FBI wants cops to recreate evidence because cell tracking tech is too secret

The FBI considers stingray technology a matter of "national security."
Written by Zack Whittaker, Contributor

(Image: file photo)

The FBI has told a local police department that the use of so-called "stingray" cell site equipment is so sensitive that any intelligence collected must be recreated by other means before it's presented at trial.

The recently-disclosed document, dated September 2014 and obtained by Oklahoma Watch, a non-profit investigative journalism outlet, details the requirements that local law enforcement must abide by as part of their use of the shadowy cell-site gathering equipment.

These devices, so-called "stingrays" or cell-site stimulators, are the worst-kept secret in US policing. Stingrays are considered to some law enforcement agencies as the crown jewels for some investigations, given the amount of data they can provide for little effort. They can fit in the size of a suitcase, but have the ability to pinpoint the location of a cellphone within just a few meters by imitating a cell tower. Some devices can collect the contents of calls.

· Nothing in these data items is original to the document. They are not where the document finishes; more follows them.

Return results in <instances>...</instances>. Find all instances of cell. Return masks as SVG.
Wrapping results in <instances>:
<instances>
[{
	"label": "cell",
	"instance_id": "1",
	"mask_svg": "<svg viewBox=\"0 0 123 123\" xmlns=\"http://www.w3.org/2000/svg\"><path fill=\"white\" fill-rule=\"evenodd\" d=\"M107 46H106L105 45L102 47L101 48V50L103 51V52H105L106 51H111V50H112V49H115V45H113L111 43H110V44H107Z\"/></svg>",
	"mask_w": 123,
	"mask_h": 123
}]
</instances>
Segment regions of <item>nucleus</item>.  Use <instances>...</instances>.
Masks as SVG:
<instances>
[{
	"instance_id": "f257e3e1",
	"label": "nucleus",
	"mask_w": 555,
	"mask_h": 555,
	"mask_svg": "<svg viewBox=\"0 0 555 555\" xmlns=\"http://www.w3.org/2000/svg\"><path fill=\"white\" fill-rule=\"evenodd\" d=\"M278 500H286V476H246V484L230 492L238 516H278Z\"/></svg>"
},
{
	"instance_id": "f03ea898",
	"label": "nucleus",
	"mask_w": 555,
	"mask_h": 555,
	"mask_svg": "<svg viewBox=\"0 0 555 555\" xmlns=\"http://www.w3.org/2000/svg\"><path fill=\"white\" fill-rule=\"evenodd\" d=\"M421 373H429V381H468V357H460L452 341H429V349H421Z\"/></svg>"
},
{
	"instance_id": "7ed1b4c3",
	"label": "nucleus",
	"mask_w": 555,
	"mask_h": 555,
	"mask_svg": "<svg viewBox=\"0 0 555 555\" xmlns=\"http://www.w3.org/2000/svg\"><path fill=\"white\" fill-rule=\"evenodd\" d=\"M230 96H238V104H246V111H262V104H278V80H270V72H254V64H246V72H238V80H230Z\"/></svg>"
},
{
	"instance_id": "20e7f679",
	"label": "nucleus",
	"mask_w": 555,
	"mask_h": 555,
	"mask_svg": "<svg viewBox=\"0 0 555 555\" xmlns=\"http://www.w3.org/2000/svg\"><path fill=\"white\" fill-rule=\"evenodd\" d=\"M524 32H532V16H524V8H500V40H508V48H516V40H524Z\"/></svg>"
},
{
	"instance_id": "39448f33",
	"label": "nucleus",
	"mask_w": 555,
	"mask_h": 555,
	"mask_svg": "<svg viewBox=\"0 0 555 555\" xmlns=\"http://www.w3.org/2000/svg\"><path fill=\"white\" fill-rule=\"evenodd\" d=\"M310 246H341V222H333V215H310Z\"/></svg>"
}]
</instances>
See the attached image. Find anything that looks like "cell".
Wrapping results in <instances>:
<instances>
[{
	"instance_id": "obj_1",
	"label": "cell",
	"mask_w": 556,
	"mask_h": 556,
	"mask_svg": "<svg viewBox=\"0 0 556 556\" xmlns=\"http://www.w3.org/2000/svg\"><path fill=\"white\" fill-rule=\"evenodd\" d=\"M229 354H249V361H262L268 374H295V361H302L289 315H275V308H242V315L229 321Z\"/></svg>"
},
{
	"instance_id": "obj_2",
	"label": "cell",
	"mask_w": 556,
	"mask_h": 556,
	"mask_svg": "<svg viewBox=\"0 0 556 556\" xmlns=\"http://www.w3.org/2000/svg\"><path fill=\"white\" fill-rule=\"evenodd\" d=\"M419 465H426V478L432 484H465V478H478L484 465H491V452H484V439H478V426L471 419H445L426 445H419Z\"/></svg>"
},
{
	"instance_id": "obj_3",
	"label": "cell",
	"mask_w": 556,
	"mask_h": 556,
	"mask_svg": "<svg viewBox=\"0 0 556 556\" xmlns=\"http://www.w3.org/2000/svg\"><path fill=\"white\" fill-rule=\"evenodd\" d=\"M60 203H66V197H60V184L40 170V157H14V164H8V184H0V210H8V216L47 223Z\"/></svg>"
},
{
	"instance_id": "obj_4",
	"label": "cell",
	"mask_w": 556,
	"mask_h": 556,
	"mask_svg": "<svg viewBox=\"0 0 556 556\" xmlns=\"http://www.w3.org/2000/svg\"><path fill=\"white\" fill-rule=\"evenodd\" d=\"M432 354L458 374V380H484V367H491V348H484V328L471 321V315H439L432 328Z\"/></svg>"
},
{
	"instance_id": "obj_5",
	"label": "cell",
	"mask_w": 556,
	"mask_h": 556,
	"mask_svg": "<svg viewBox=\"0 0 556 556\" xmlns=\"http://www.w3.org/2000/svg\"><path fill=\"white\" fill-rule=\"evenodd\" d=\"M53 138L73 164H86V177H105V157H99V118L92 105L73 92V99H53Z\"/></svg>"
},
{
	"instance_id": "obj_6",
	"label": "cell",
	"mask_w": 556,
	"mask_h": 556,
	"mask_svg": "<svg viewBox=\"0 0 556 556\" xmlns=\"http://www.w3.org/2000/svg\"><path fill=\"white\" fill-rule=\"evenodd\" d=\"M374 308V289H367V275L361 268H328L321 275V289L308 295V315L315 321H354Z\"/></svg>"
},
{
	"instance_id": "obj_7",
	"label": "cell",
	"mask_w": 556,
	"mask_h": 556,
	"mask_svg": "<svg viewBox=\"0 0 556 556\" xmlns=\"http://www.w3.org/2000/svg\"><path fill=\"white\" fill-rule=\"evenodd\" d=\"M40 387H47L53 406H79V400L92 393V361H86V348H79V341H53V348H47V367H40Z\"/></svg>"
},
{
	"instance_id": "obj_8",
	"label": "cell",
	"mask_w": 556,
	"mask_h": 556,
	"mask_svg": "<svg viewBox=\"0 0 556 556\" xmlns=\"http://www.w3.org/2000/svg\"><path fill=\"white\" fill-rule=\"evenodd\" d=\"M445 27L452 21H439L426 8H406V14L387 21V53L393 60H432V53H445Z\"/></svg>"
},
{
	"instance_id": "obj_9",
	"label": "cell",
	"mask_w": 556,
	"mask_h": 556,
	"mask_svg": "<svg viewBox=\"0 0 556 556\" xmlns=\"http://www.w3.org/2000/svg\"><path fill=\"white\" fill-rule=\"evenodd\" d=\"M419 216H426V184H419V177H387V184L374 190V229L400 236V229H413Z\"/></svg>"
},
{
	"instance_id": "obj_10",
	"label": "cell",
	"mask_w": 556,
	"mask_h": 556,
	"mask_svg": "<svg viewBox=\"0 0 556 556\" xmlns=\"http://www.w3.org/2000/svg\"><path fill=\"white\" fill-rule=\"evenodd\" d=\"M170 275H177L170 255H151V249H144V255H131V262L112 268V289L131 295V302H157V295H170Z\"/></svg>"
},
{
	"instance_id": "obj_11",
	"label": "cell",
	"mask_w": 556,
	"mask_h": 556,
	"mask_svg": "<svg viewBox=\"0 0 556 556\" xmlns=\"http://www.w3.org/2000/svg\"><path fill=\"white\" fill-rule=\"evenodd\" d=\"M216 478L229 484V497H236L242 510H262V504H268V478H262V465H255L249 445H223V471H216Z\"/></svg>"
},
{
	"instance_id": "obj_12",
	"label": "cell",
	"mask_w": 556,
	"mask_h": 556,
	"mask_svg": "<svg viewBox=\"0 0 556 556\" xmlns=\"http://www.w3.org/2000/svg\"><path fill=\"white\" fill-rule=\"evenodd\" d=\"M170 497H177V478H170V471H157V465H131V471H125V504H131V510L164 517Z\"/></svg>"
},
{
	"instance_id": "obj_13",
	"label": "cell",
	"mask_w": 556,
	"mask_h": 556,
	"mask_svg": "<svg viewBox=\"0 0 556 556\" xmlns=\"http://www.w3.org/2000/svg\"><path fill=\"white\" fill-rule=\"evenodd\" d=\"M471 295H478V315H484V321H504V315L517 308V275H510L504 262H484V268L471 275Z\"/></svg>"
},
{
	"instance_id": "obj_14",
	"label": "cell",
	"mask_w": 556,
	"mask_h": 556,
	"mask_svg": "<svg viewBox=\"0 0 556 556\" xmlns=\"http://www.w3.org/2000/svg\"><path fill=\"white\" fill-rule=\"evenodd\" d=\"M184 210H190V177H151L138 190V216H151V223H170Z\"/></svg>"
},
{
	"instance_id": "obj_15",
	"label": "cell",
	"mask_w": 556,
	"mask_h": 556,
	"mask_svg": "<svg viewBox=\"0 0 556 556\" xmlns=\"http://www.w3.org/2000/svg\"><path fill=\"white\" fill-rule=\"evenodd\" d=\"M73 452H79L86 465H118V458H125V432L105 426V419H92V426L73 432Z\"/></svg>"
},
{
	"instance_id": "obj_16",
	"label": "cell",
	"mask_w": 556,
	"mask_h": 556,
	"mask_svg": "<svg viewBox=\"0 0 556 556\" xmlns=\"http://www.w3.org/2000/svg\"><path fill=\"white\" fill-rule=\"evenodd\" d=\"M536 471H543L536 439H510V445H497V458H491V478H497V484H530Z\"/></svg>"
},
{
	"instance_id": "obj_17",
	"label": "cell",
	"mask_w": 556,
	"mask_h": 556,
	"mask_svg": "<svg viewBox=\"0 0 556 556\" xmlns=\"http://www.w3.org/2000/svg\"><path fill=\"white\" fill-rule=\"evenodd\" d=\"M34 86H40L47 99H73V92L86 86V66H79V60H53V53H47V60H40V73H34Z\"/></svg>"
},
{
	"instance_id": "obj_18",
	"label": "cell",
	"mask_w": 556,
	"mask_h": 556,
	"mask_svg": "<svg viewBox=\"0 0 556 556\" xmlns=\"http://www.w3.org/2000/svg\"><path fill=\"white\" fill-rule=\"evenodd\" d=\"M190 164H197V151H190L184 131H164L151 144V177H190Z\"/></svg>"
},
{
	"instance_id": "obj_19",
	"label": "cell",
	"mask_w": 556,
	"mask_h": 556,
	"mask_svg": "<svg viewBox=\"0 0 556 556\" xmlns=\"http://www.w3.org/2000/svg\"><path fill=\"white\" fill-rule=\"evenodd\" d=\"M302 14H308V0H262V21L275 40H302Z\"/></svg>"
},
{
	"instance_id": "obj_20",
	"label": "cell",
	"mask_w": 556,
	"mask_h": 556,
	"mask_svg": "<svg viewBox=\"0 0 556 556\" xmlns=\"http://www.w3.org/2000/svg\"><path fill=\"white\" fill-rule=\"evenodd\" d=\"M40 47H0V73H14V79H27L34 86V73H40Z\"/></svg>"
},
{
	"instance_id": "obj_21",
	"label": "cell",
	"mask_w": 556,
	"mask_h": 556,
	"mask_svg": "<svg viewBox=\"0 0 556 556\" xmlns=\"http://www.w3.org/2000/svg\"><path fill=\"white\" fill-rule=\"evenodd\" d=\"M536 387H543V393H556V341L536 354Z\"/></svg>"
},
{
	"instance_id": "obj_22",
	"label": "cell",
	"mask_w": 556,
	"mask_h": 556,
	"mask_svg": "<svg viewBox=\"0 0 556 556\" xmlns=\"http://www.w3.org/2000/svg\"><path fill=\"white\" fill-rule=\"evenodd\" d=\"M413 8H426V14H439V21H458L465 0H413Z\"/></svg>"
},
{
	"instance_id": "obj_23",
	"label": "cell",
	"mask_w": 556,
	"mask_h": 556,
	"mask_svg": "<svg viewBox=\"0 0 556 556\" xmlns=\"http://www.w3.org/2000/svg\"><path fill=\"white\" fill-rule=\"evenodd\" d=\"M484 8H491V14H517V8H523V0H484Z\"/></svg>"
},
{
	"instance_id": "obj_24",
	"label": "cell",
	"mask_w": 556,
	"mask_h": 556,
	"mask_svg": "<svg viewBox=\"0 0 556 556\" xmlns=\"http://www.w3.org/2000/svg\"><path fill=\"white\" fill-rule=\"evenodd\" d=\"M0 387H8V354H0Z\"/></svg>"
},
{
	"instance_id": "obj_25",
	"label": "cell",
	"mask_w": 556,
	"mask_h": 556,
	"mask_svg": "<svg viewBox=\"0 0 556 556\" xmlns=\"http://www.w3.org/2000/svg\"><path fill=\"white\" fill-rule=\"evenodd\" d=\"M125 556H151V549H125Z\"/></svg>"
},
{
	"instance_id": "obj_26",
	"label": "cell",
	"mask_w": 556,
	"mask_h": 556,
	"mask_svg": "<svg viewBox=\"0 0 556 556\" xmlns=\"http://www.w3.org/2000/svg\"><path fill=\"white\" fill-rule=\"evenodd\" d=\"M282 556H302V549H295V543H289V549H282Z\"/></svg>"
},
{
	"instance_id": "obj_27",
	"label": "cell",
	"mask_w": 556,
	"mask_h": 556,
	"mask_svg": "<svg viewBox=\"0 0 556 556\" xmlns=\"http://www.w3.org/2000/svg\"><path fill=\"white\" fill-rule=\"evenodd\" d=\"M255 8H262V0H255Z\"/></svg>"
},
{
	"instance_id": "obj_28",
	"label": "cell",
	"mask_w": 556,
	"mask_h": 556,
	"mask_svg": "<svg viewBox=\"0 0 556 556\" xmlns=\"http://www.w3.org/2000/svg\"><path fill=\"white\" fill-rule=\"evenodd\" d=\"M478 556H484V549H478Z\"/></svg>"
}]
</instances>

Little is known about how the technology works -- so little in fact that the collected data often can't be presented in court without disclosing how it was collected, in part thanks to strict non-disclosure agreements between the stingray's maker and those who use it.

But the advice from the FBI to local law enforcement officials on recreating the data is said to be new.

From the document: (emphasis ours):

"Information obtaine through use of the quipment is "for lead purposes only," and may not be used as primary evidence in any affidavits, hearings or trials. This equipment provides general location information about a cellular device, and your agency understands it is required to use additional and independent information about a cellular device, and your agency understands it is required to use additional independent investigative means and methods... that would be admissible at trial to corroborate information concerning the location of the target obtained through this equipment.

In other words, once they use a stingray to get the evidence, they have to find that same evidence another way.

This so-called use of "parallel construction" isn't new. Federal prosecutors have for years relied on highly-sensitive information from intelligence agencies to bring suspects to trial, but had to recreate how they reach those conclusions by other means because court cases are a matter of public record.

Disclosing the use of stingrays would violate the non-disclosure agreement. Many cases have been dropped to prevent disclosing the use of the technology.

The Drug Enforcement Administration, for example, would regularly receive tips from the National Security Agency, but in order to seek prosecution would be instructed to find ways of finding the evidence necessary to push for trial elsewhere.

It's thought 42 law enforcement agencies in 17 states own stingray technology, according to the American Civil Liberties Union.